GIVEN TASK A: Copy the spatial relationship records word for word, beginning at the line that contains "What item among" and stopping after the last line of the records.
┌─ GIVEN TEXT
Tuesday, December 27, 2016

Top Devex funding stories from 2016

Devex
By Pete Troilo

Here are the development funding themes that attracted the highest interest from our community and stories that were most widely read and shared in 2016. Photo by: pixabay.com

There has been a steady flow of compelling development news stories in 2016. Behind the scenes of most of these stories, policymakers and development leaders are mulling critical, nuts and bolts funding decisions that impact the way development gets done.

Tracking where the finite amount of development funds are going and how they are being spent is no easy task so Devex has tried to step in and step up, focusing our development funding coverage on a range of important issues, including procurement trends of the world’s major bilateral donors, analysis of the most high-profile development challenges — such as climate change and the refugee crisis — and the new and promising sources of development finance that are changing the environment as we know it.

Here are the development funding themes that attracted the highest interest from our community and stories that were most widely read and shared in 2016.

US foreign aid strategy

It doesn’t feel like one year ago, when President Barack Obama gave his final State of the Union address where he linked global development issues to U.S. leadership and national security and praised “development workers” for confronting the Ebola outbreak in West Africa.

A few weeks later, Obama released his 2017 budget request, making good on his State of the Union commitment to ask Congress for money to bring about the end of malaria with a 30 percent increase over last year’s level and moving the U.S. government further toward its pledge of $3 billion over four years with a $750 million request for contributions to the Green Climate Fund.

At the White House Summit on Global Development around the middle of the year, the president said development must remain a fundamental pillar of American foreign policy, and he reminded a room full of "do-gooders" that it takes a long time to achieve difficult things. With President-elect Donald Trump soon entering the White House with a Republican-controlled Congress, the global development community is questioning what happens now.

US Agency for International Development

USAID is the world’s biggest bilateral donor and relies on a diverse group of partners around the world to accomplish its mission.

Devex yearly analyses of top USAID partners for 2015 were once again among our most widely read funding articles.

We discovered that USAID grant spending increased by 9 percent and contract spending increased by 26 percent from 2014 to 2015, while the percentage of USAID funds to women-owned contractors dropped to 4.8 percent in 2015 from 6.4 percent in 2014.

Australian Department for Foreign Affairs and Trade

In 2016, Devex Australia correspondent Lisa Cornish reported that the Department of Foreign Affairs and Trade was issuing larger and fewer international development contracts, illustrating a greater reliance on the private sector to deliver aid programs after a series of budget cuts, organizational and leadership changes, and an overall lack of predictability.

Despite declines in the percentage of Australian official development assistance channeled to private sector partners, contract amounts were larger in 2014-2015 than in the previous year, while six foreign companies broke into the top 15 DFAT private contractors.
└─
┌─ DATA SHOWN
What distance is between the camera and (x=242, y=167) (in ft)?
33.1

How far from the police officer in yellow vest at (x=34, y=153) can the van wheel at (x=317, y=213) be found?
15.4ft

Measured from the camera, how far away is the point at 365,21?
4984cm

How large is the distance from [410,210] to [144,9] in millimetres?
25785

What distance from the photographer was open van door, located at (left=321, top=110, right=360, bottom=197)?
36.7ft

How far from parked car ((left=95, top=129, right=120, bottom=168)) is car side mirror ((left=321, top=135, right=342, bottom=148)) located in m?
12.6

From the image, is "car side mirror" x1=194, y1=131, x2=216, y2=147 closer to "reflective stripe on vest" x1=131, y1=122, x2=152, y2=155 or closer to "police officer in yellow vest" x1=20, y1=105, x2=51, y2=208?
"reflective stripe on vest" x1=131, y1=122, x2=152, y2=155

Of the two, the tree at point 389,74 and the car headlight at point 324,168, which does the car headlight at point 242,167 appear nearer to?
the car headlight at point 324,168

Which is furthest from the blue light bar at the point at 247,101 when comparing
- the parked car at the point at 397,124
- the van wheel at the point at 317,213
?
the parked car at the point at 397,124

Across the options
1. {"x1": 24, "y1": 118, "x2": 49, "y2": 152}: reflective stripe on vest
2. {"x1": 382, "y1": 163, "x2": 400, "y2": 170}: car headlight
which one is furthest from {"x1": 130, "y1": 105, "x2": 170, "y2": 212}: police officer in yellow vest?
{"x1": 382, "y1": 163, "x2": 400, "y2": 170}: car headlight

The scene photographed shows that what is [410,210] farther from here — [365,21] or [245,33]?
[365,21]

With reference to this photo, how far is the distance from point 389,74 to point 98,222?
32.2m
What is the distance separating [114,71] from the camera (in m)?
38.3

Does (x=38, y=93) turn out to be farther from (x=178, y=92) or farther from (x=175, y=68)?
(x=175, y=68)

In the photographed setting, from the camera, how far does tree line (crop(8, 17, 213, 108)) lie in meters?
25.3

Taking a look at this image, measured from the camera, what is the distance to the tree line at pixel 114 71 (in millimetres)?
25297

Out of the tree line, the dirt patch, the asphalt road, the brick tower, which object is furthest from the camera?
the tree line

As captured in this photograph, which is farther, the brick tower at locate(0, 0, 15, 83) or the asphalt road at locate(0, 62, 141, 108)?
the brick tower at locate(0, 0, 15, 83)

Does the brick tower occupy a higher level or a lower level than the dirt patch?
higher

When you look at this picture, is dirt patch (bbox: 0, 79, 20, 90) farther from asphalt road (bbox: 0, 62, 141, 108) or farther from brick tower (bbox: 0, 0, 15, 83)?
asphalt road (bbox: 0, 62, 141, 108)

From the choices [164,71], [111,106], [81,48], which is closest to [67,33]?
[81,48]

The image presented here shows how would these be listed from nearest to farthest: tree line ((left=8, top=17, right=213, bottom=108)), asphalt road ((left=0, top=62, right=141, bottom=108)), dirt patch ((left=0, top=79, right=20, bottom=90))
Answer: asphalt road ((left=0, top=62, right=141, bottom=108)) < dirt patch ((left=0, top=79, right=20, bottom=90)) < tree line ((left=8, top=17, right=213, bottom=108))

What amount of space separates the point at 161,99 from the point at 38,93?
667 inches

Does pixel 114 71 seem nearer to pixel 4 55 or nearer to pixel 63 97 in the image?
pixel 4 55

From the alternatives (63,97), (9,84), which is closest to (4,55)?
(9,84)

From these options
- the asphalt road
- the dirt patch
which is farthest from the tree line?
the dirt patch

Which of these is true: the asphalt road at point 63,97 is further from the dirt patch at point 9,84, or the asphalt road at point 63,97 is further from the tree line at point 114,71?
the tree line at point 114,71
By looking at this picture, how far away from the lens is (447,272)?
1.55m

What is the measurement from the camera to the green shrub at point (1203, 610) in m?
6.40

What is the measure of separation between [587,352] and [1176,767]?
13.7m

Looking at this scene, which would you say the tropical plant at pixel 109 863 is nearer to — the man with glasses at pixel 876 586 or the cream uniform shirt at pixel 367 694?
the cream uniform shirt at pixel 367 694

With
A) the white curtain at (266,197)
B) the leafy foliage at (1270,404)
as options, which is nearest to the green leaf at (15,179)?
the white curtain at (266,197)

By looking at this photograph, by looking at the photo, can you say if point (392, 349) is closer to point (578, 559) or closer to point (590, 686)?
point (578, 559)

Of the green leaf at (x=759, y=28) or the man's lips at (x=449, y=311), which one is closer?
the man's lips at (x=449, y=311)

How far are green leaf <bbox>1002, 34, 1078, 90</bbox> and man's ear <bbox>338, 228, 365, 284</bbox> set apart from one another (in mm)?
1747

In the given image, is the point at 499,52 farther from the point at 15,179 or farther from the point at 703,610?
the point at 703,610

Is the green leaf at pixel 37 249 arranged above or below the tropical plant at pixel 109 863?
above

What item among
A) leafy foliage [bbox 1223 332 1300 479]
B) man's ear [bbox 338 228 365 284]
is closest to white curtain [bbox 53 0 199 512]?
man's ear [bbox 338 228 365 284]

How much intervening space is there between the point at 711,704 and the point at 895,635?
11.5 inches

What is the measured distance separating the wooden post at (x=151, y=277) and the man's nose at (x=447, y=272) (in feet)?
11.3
└─
GIVEN TASK B: Write the next part of the article on Devex's top funding stories of 2016, picking up right after its final sentence.

TASK RESPONSE A:
What item among
A) leafy foliage [bbox 1223 332 1300 479]
B) man's ear [bbox 338 228 365 284]
is closest to white curtain [bbox 53 0 199 512]?
man's ear [bbox 338 228 365 284]

How much intervening space is there between the point at 711,704 and the point at 895,635?
11.5 inches

What is the measured distance separating the wooden post at (x=151, y=277) and the man's nose at (x=447, y=272) (in feet)?
11.3

TASK RESPONSE B:
UK Department for International Development

The Brexit vote in the United Kingdom raised many questions over the country’s future commitment to foreign aid and resulted in major leadership changes. More recently, Devex London correspondent Molly Anders reported that the Parliament is set to increase the cap for the U.K. government's investment in its development finance institution from 1.5 billion pounds to 6 billion pounds, and the money will most likely come from the U.K.'s current portfolio of aid programs.

As DfID gears up for the next chapter in providing development assistance, Devex ranked the 15 private sector partners and nongovernmental organizations which received the most funding in 2015.

Climate and food security

The election of Trump as U.S. president added an unwelcome element of uncertainty into climate negotiations that were only finally starting to yield concrete global progress. Even before the critical U.S. elections, there was some evidence that donor countries were facing difficulty fulfilling financial commitments and achieving the $100 billion a year global climate action target.

In order to inform the debate, Devex correspondent Fatima Arkin analyzed the largest multilateral and bilateral international climate funds that will help mobilize the money needed to confront climate change.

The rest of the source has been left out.